Communist Unity (Marxist–Leninist)

Communist Unity (Marxist–Leninist) (Icelandic: Einingarsamtök kommúnista (marx-lenínistar) ) was a Maoist party formed in the late 1973 in Iceland, mainly by Icelandic students who had studied in Norway. The party's chairman was Ari Trausti Guðmundsson.

The party was ardently opposed what it deemed Soviet social imperialism as well as American imperialism, and opposed other Icelandic communist parties which it found to be revisionist. It held a staunchly pro-China line, until the Sino-Albanian split, when it sided with Albania.

From 1975 to 1985, Communist Unity published the newspaper Verkalýðsblaðið ('the working people's paper').
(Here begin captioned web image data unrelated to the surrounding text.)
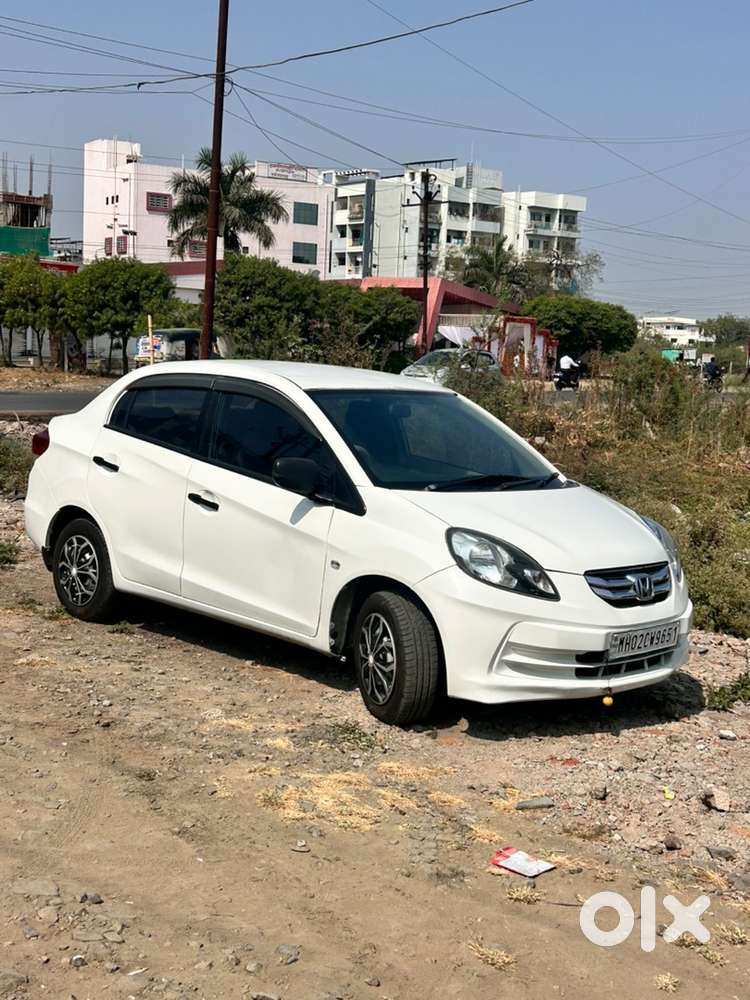Honda Amaze Petrol Manual 2013- Good Condition Car For Sell On Loans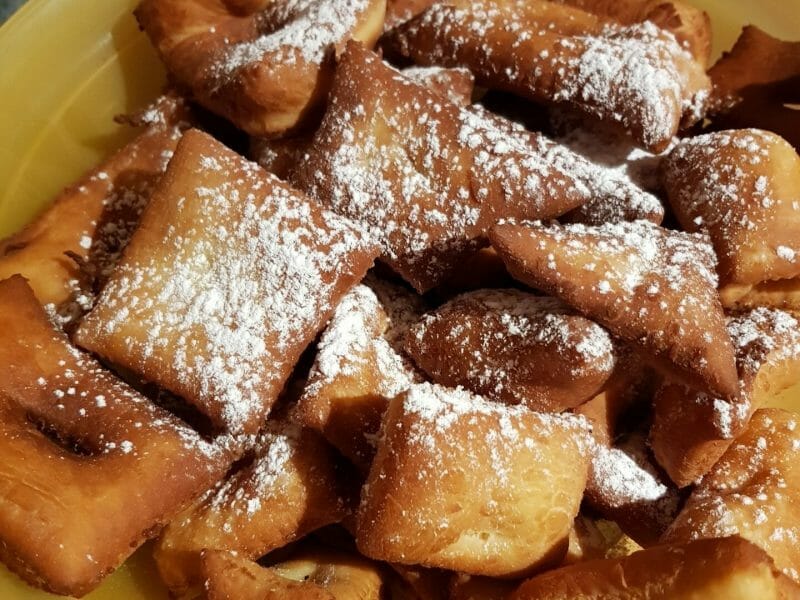 Cliquez pour zoomer ! Bugnes Thermomix par arnaudu71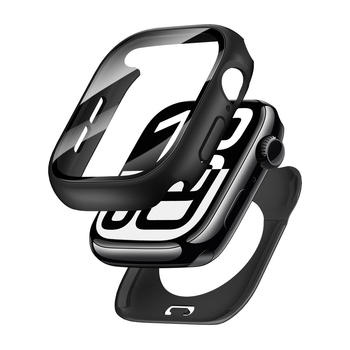 Sve-u-jednom vodootporna zaštitna kutija za Apple Watch s integriranim zaštitnim filmom za zaslon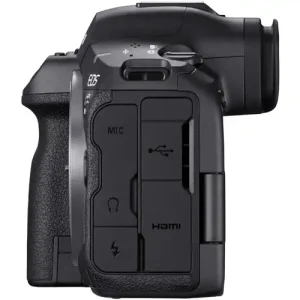 Canon EOS R5 Mark II Mirrorless Camera (Body Only) 4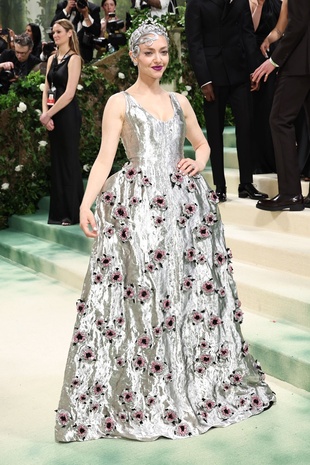 Amanda Seyfried Met Gala May 6, 2024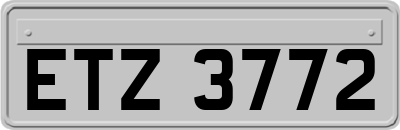 ETZ3772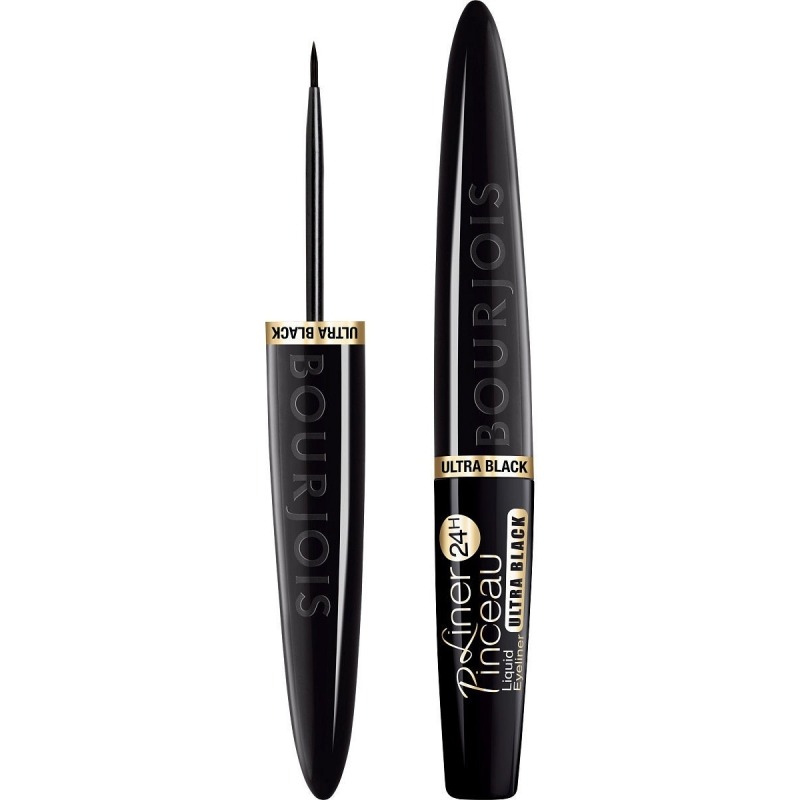 Bourjois Жидкая подводка для глаз стойкая Liner Pinceau - купить ...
In 1979, the party was integrated into the Communist Union (Kommúnistasamtökin) together with the other Icelandic Maoist party, the Communist Party of Iceland (Marxist–Leninist) (Kommúnistaflokkur Íslands (m-l) ).

Amongst other parties, the party maintained fraternal relations with the Norwegian Workers' Communist Party, the Communist Party of Germany/Marxists–Leninists,[1] the Marxist–Leninist League of Denmark, and the Communist Party of Sweden.[2]